The Future Of Land – Another View Of The Expropriation Bill


It is widely anticipated the Expropriation Bill, once passed by parliament, will be used as a catalyst to initiate large-scale expropriation of property in order to fast-track land reform in South Africa. The burning question, and the uncertainty brought about by the Bill, is whether the value of the expropriated property will be taken into consideration by the new office of the valuer-general, key to the implementation of the Expropriation Act, when determining the amount of compensation payable to the owner/holder of expropriated property.

For one thing, and for so long as s25 of our Constitution requires just and equitable compensation to be paid for expropriated property, land owners can be assured that there can be no expropriation without just and equitable compensation. However, the issue lies not with the question of whether there will be expropriation without compensation, but rather whether the compensation will be determined by application of recognised principles of valuation. In other words, will the valuer-general’s compensation be based on the market value and/or the replacement cost of the expropriated property; or will the so-called “public interest” outweigh and disregard the value of the expropriated property, including the surrounding market factors prevalent at the time of expropriation?

Impact of “public interest” on just and equitable compensation

The reasons for the anxiety is two-fold. Firstly, within s12(1) of Chapter 5 lurks an ominous qualification: the amount of compensation payable for expropriated land must strike an equitable balance between the public interest on the one hand, and the interests of the expropriated owner/holder of the other.

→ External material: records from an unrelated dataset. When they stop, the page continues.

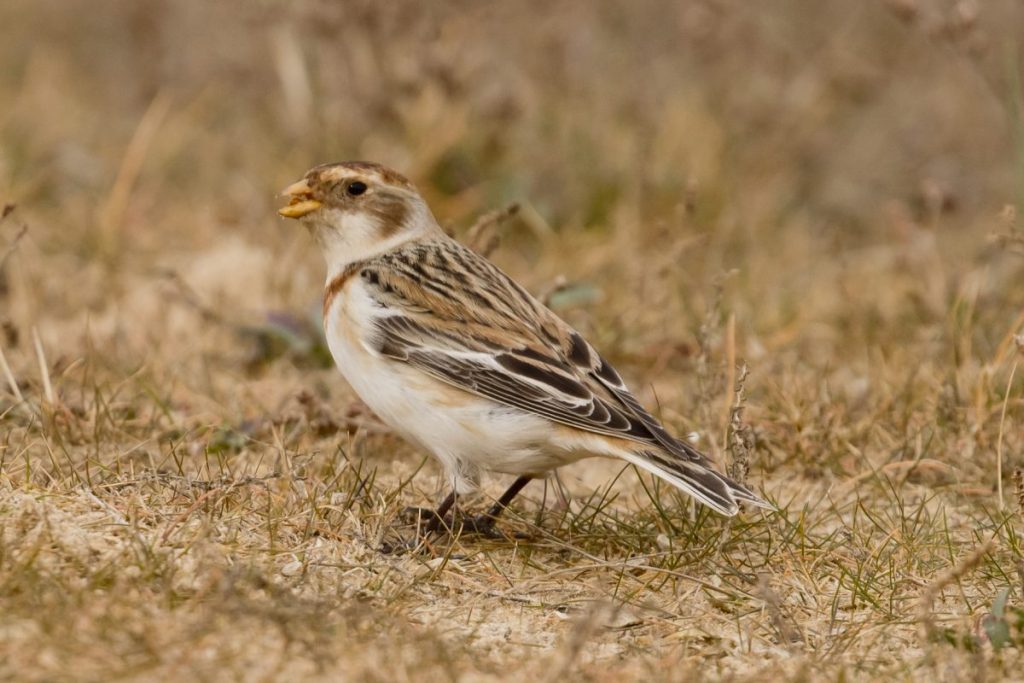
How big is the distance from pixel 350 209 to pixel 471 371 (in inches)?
34.8

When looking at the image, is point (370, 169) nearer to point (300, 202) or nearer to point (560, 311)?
point (300, 202)

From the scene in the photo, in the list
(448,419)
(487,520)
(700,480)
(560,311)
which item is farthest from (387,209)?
(700,480)

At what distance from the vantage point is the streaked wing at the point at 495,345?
411 centimetres

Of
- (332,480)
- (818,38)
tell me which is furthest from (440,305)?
(818,38)

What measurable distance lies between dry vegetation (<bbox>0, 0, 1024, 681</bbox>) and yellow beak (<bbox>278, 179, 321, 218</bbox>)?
62cm

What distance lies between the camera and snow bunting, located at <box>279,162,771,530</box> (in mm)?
4086

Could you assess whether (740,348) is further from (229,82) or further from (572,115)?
(229,82)

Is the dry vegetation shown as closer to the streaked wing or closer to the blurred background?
the blurred background

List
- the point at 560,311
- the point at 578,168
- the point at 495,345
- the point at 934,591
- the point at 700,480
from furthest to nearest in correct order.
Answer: the point at 578,168, the point at 560,311, the point at 495,345, the point at 700,480, the point at 934,591

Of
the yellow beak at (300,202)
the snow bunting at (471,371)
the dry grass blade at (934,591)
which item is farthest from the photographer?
the yellow beak at (300,202)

The concept ‘‘public interest’’ is defined in the Bill as South Africa’s commitment to land reform, and to reforms to bring about equitable access to all South Africa’s natural resources in order to redress the results of past racial discriminatory laws or practices.

That said, the Bill, in its current form, does not define “compensation” or “just and equitable”. Second, the Bill is conspicuously silent on the crucial issue of the value of the property to be expropriated. Experts are fearful the amount of compensation will be arbitrarily determined without compensating the landowner for the value of the property.

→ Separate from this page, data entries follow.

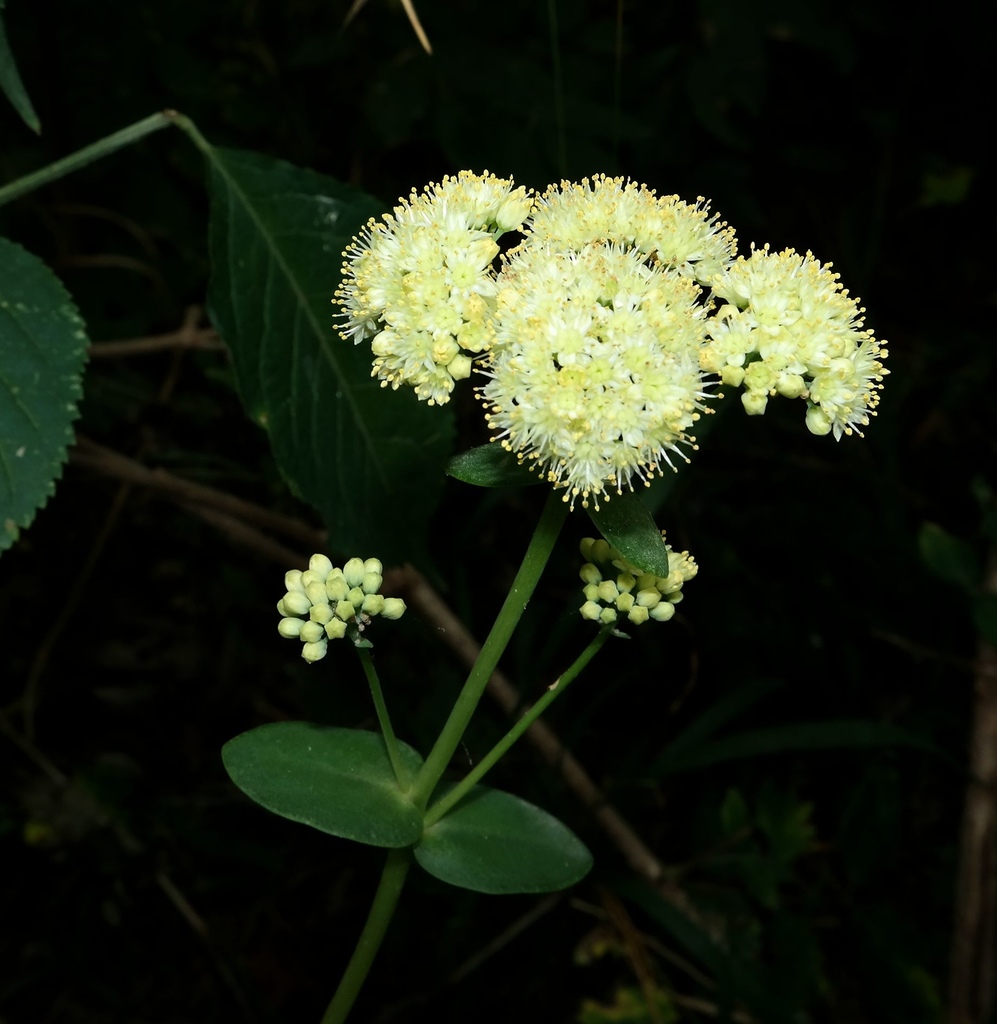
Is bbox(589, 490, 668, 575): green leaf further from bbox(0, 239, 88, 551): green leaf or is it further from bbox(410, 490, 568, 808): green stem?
bbox(0, 239, 88, 551): green leaf

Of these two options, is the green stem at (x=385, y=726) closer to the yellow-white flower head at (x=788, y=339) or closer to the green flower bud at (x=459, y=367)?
the green flower bud at (x=459, y=367)

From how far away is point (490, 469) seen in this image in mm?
1692

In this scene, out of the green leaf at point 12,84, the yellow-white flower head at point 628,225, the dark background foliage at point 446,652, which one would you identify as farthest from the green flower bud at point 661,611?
the green leaf at point 12,84

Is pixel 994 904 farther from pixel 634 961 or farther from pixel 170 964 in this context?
pixel 170 964

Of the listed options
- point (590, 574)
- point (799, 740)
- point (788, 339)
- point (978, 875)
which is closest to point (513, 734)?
point (590, 574)

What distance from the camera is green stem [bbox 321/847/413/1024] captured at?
1.74 m

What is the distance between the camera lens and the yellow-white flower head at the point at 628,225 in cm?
176

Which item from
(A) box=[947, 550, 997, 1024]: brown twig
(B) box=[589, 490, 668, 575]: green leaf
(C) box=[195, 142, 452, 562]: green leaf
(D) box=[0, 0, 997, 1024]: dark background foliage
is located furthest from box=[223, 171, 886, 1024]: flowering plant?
(A) box=[947, 550, 997, 1024]: brown twig

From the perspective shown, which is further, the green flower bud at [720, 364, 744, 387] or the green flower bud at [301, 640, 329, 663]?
the green flower bud at [301, 640, 329, 663]

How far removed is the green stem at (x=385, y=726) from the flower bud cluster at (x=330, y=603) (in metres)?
0.07

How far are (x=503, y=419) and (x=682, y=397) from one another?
0.91 ft

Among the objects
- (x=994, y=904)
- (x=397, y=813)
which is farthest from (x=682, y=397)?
(x=994, y=904)

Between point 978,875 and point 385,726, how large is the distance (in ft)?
8.66

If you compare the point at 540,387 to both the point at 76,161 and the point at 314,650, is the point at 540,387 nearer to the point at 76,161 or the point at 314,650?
the point at 314,650
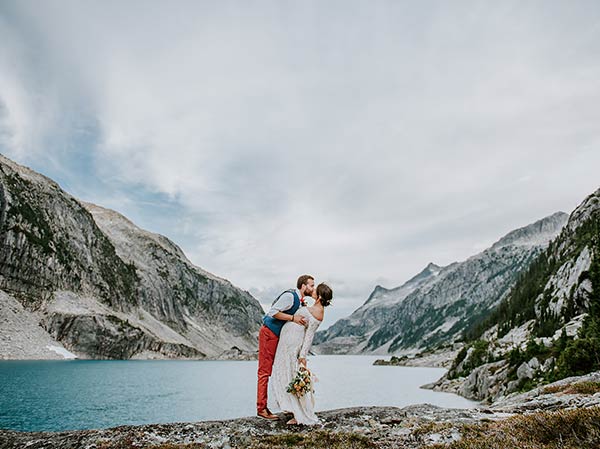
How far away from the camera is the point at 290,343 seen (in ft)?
43.8

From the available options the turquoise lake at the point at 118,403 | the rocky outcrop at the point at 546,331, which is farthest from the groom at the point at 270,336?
the rocky outcrop at the point at 546,331

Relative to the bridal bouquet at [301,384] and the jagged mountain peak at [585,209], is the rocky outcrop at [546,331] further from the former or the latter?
the bridal bouquet at [301,384]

The concerns are well-founded. The drafters of the Bill appear to have promoted “public interest” as the overarching factor underpinning an amount of “just and equitable compensation”. The obvious question is this: is “public interest” a basis or method of valuation, and if so, how do you value “public interest” in a commercial world?

The impact is obvious: how do entities affected by the Bill, such as pension funds, property funds, listed and non-listed entities, or even a farmer, account for the value of property in their balance sheets if the Bill can ignore the market value or replacement costs of properties targeted for expropriation?

The ramifications also affect those industries that rely on the strength (and certainty) of the values placed on their balance sheets especially when relying on loan finance. The Bill threatens the values placed on these properties that can become worthless because of “public interest” considerations.

The proposed formula for determining compensation for expropriated property is set out in s12 of Chapter 5 of the Bill. Firstly, the amount of compensation for expropriated property must be just and equitable. The writer does not view this as contentious as it mirrors the requirements found in s25 of the Constitution.